Regarding claim 69, because VOLK does not expressly state that anti-CD3/anti-CD28 co- stimulation is performed, it is assumed that no anti-CD3/anti-CD28 co- stimulation is performed in VOLK’s T cell preparation.
Regarding claim 70, because ZAZA discloses that IL-2 activates mTOR, which is the opposite function of temsirolimus, and claim 68, from which claim 70 depends, aims to inhibit IL-2, it would have been obvious that the culture medium does not contain IL-2 and no IL-2 is added to the culture medium.

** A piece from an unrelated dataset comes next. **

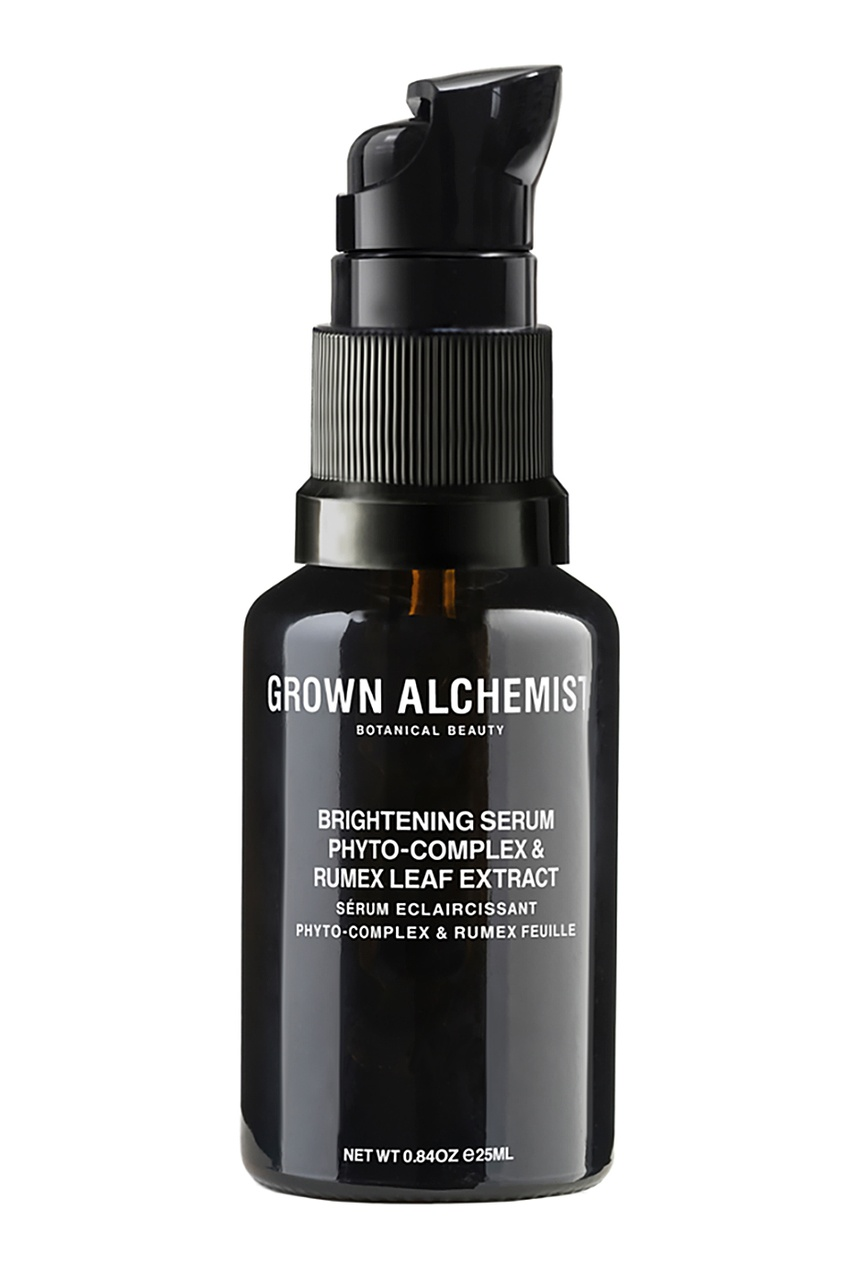 Grown Alchemist Сыворотка для лица «Фитокомплекс и экстракт щавеля» 25ml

Regarding claim 71, VOLK discloses that the culturing step lasts between 10 and 25 days, between 15 and 21 days, or about 18 days. See claim 5. Although the claimed period of time differs slightly from that of VOLK, the claimed period of time can be determined by routine experimentation. “[W]here the general conditions of a claim are disclosed in the prior art, it is not inventive to discover the optimum or workable ranges by routine experimentation.” In reAller, 220 F.2d 454, 456, 105 USPQ 233, 235 (CCPA 1955). Similarly, a prima facie case of obviousness exists where the claimed ranges or amounts do not overlap with the prior art but are merely close. Titanium Metals Corp. of Americav.Banner, 778 F.2d 775, 783, 227 USPQ 773, 779 (Fed. Cir. 1985)”. See MPEP 2144.05 (I) and (II).
Regarding claim 72, RAMOS discloses culturing T cells with IFN-α (rhIFN-α(A) [1000 U/mL]. See Methods: Purification and in vitro cultures of human CD8+ T cells
Regarding claims 73 – 74, VOLK discloses that the inhibitor of IL-2-IL-2R interaction is a monoclonal antibody targeting CD25, particularly Daclizumab or Basiliximab. See claim 3.
New rejection: claims 75 and 77 – 81 are rejected under 35 U.S.C. 103 as being unpatentable over VOLK in view of ZAZA, FENG (Feng, X. et al. Rapamycin is highly effective in murine models of immune-mediated bone marrow failure. Haematologica 2017;102(10):1691-1703; see PTO-892 submitted with this Office Action) and BRAHMANDAM (WO 2019/090004 A1, filed 11/01/2018; see PTO-892).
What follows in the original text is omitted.